Building a tight plot on the particularities of the case and the personal dramas of primary characters, Mina is comfortable with ambiguity, intimate with human behavior from everyday exchanges to life-and-death moments, from petty one-upmanship to the terror in a woman's voice when she realizes she is about to die, the random idiosyncrasies that provoke a second thought for characters we instinctively don't like, the emotionally frazzled son crying because he "can't do it anymore", the frowsy mother with four teenagers who reacts to police questions with hostility, stroking her intimidated son's back for a bit of comfort, an elderly dementia patient who squeals with joy at the sight of her favorite caretaker, a prideful brother reaching clumsily for forgiveness.

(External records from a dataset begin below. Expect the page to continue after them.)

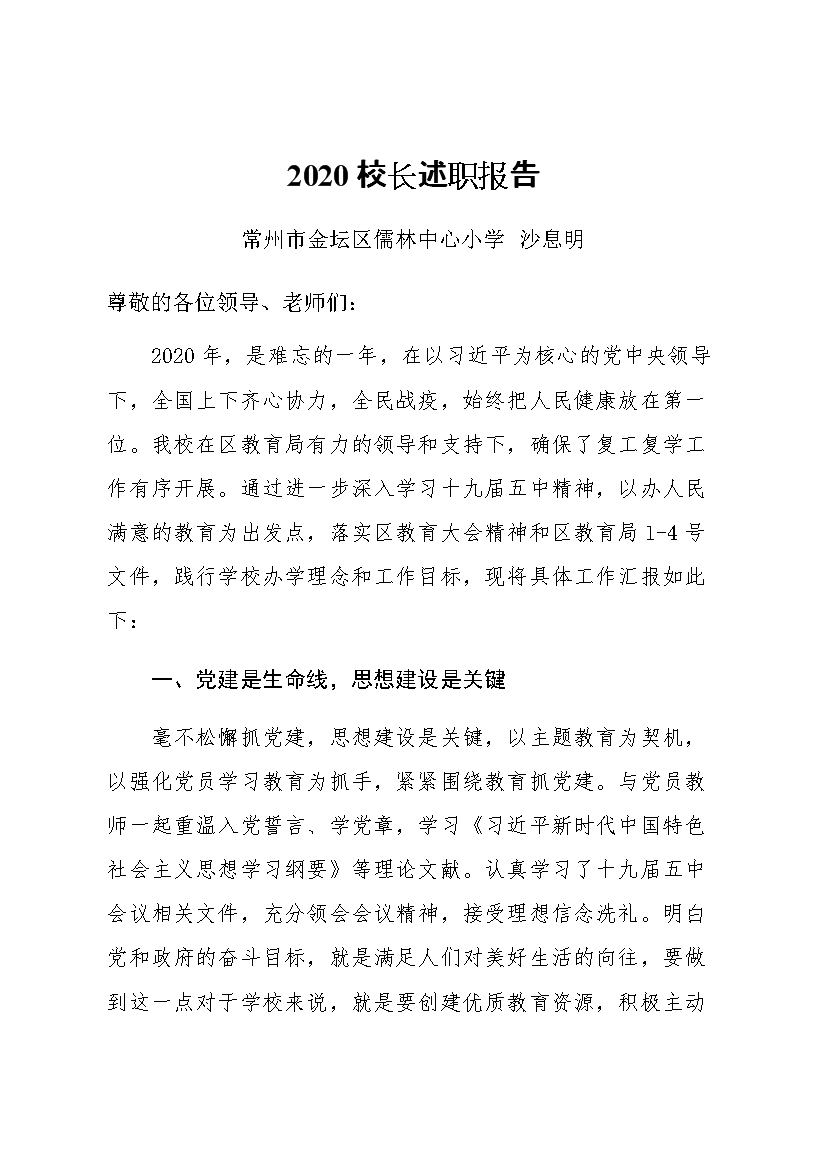 2020 校长述职报告

常州市金坛区儒林中心小学 沙息明

尊敬的各位领导、老师们：

2020 年，是难忘的一年，在以习近平为核心的党中央领导下，全国上下齐心协力，全民战疫，始终把人民健康放在第一位。我校在区教育局有力的领导和支持下，确保了复工复学工作有序开展。通过进一步深入学习十九届五中精神，以办人民满意的教育为出发点，落实区教育大会精神和区教育局 1-4 号文件，践行学校办学理念和工作目标，现将具体工作汇报如此下：

一、党建是生命线，思想建设是关键

毫不松懈抓党建，思想建设是关键，以主题教育为契机，以强化党员学习教育为抓手，紧紧围绕教育抓党建。与党员教师一起重温入党誓言、学党章，学习《习近平新时代中国特色社会主义思想学习纲要》等理论文献。认真学习了十九届五中会议相关文件，充分领会会议精神，接受理想信念洗礼。明白党和政府的奋斗目标，就是满足人们对美好生活的向往，要做到这一点对于学校来说，就是要创建优质教育资源，积极主动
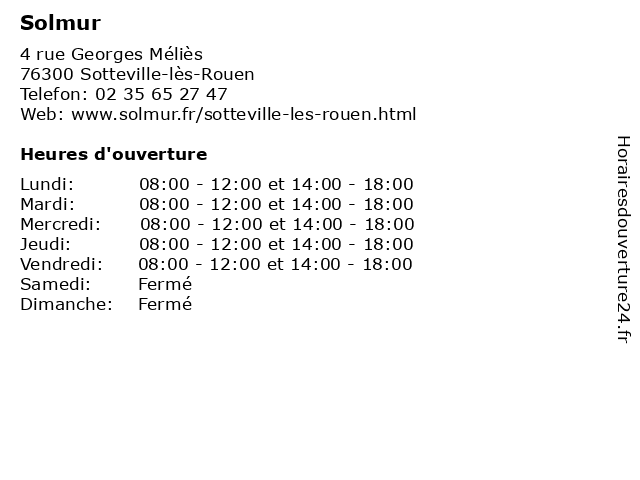 Solmur

4 rue Georges Méliès
76300 Sotteville-lès-Rouen
Telefon: 02 35 65 27 47
Web: www.solmur.fr/sotteville-les-rouen.html

Heures d'ouverture

Lundi: 08:00 - 12:00 et 14:00 - 18:00
Mardi: 08:00 - 12:00 et 14:00 - 18:00
Mercredi: 08:00 - 12:00 et 14:00 - 18:00
Jeudi: 08:00 - 12:00 et 14:00 - 18:00
Vendredi: 08:00 - 12:00 et 14:00 - 18:00
Samedi: Fermé
Dimanche: Fermé

Horairesdouverture24.fr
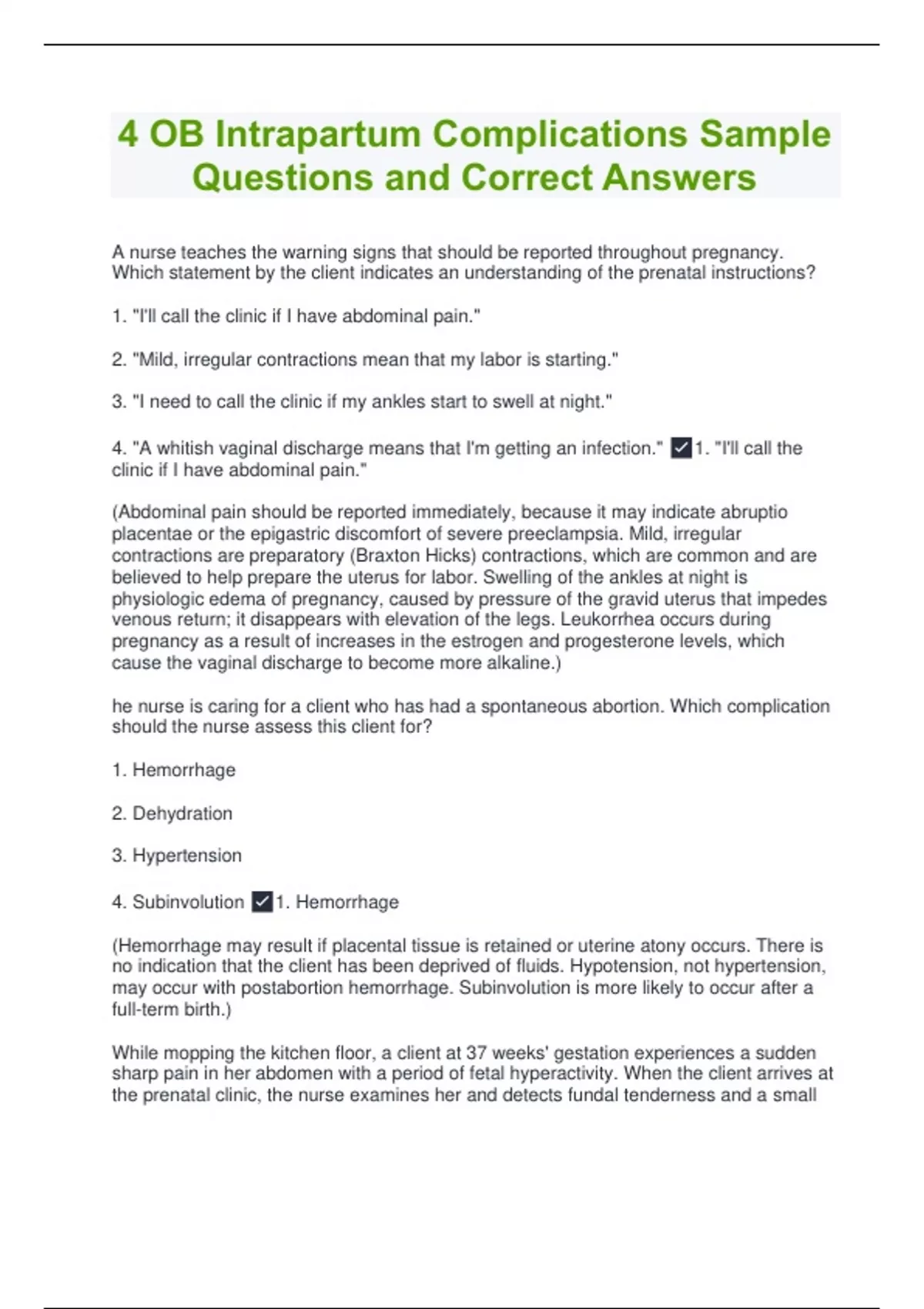 4 OB Intrapartum Complications Sample Questions and Correct Answers

A nurse teaches the warning signs that should be reported throughout pregnancy. Which statement by the client indicates an understanding of the prenatal instructions?

1. "I'll call the clinic if I have abdominal pain."

2. "Mild, irregular contractions mean that my labor is starting."

3. "I need to call the clinic if my ankles start to swell at night."

4. "A whitish vaginal discharge means that I'm getting an infection." ✓1. "I'll call the clinic if I have abdominal pain."

(Abdominal pain should be reported immediately, because it may indicate abruptio placentae or the epigastric discomfort of severe preeclampsia. Mild, irregular contractions are preparatory (Braxton Hicks) contractions, which are common and are believed to help prepare the uterus for labor. Swelling of the ankles at night is physiologic edema of pregnancy, caused by pressure of the gravid uterus that impedes venous return; it disappears with elevation of the legs. Leukorrhea occurs during pregnancy as a result of increases in the estrogen and progesterone levels, which cause the vaginal discharge to become more alkaline.)

he nurse is caring for a client who has had a spontaneous abortion. Which complication should the nurse assess this client for?

1. Hemorrhage

2. Dehydration

3. Hypertension

4. Subinvolution ✓1. Hemorrhage

(Hemorrhage may result if placental tissue is retained or uterine atony occurs. There is no indication that the client has been deprived of fluids. Hypotension, not hypertension, may occur with postabortion hemorrhage. Subinvolution is more likely to occur after a full-term birth.)

While mopping the kitchen floor, a client at 37 weeks' gestation experiences a sudden sharp pain in her abdomen with a period of fetal hyperactivity. When the client arrives at the prenatal clinic, the nurse examines her and detects fundal tenderness and a small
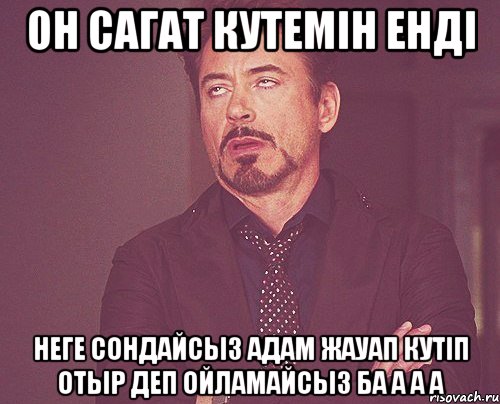 ОН САГАТ КУТЕМІН ЕНДІ

НЕГЕ СОНДАЙСЫЗ АДАМ ЖАУАП КУТІП ОТЫР ДЕП ОЙЛАМАЙСЫЗ БА А А А

risovach.ru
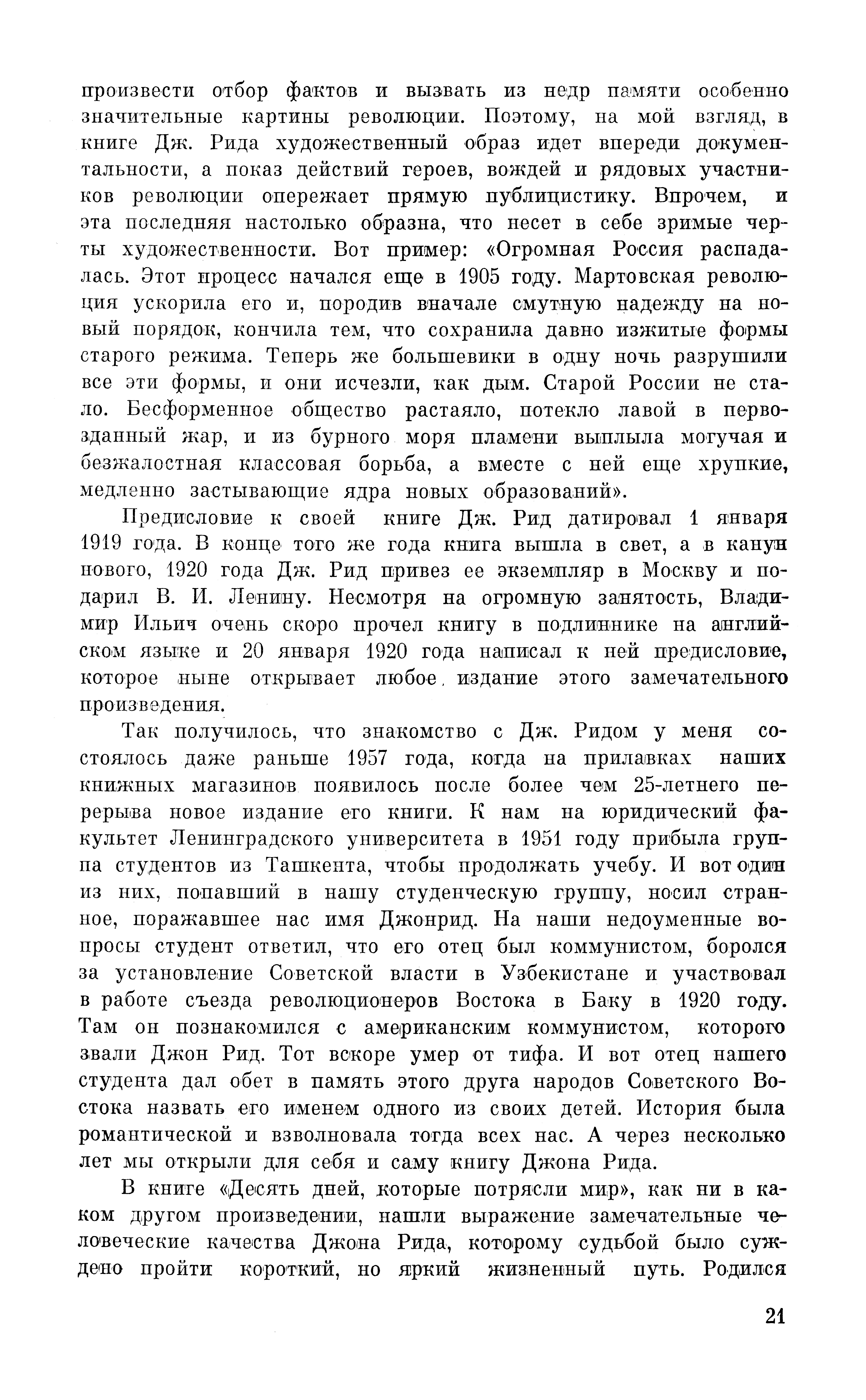 произвести отбор фактов и вызвать из недр памяти особенно значительные картины революции. Поэтому, на мой взгляд, в книге Дж. Рида художественный образ идет впереди документальности, а показ действий героев, вождей и рядовых участников революции опережает прямую публицистику. Впрочем, и эта последняя настолько образна, что несет в себе зримые черты художественности. Вот пример: «Огромная Россия распадалась. Этот процесс начался еще в 1905 году. Мартовская революция ускорила его и, породив вначале смутную надежду на новый порядок, кончила тем, что сохранила давно изжитые формы старого режима. Теперь же большевики в одну ночь разрушили все эти формы, и они исчезли, как дым. Старой России не стало. Бесформенное общество растаяло, потекло лавой в первозданный жар, и из бурного моря пламени выплыла могучая и безжалостная классовая борьба, а вместе с ней еще хрупкие, медленно застывающие ядра новых образований».

Предисловие к своей книге Дж. Рид датировал 1 января 1919 года. В конце того же года книга вышла в свет, а в канун нового, 1920 года Дж. Рид привез ее экземпляр в Москву и подарил В. И. Ленину. Несмотря на огромную занятость, Владимир Ильич очень скоро прочел книгу в подлиннике на английском языке и 20 января 1920 года написал к ней предисловие, которое ныне открывает любое издание этого замечательного произведения.

Так получилось, что знакомство с Дж. Ридом у меня состоялось даже раньше 1957 года, когда на прилавках наших книжных магазинов появилось после более чем 25-летнего перерыва новое издание его книги. К нам на юридический факультет Ленинградского университета в 1951 году прибыла группа студентов из Ташкента, чтобы продолжать учебу. И вот один из них, попавший в нашу студенческую группу, носил странное, поражавшее нас имя Джонрид. На наши недоуменные вопросы студент ответил, что его отец был коммунистом, боролся за установление Советской власти в Узбекистане и участвовал в работе съезда революционеров Востока в Баку в 1920 году. Там он познакомился с американским коммунистом, которого звали Джон Рид. Тот вскоре умер от тифа. И вот отец нашего студента дал обет в память этого друга народов Советского Востока назвать его именем одного из своих детей. История была романтической и взволновала тогда всех нас. А через несколько лет мы открыли для себя и саму книгу Джона Рида.

В книге «Десять дней, которые потрясли мир», как ни в каком другом произведении, нашли выражение замечательные человеческие качества Джона Рида, которому судьбой было суждено пройти короткий, но яркий жизненный путь. Родился

21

At the Strathclyde station, where Morrow's boss systematically undermines the goodwill of his officers to a shabby flat where empty crisp packets line the hallway and a woman ladles out a scant tea to the quiet of an ageing mansion, where two killers creep up the stairs on a venal mission, Mina creates both time and place with exquisite detail, the intricacies of plot sliding together as perfectly as a Rubik's Cube.
With sharp wit and edgy dialog, people engage in various states of connectivity, whether peripheral snarky characters or those around whom the interlocking mystery is built. The sly title comes home with the shock of a thunderclap, everything clear in a moment of truth, an ugly crime the fragile thread that unearths the dark seed that spawns a murder. Still, Mina cheers the soul, exploring the crevices of crime and motives, from the depraved to the truly desperate, as both good and bad wash ashore in a tumble of life's random pairings. There are moments when insights surpass the mendacity of small-minded men, a fractured world suffused with light: "She was more than the beasts of the earth or the indignities of being alive." Mina sweeps up the lost ones, discarded for one reason or another, and gives them voice, a mystery transformed from crime scene to the unveiling of human tragedy in all its forms. Luan Gaines/2011.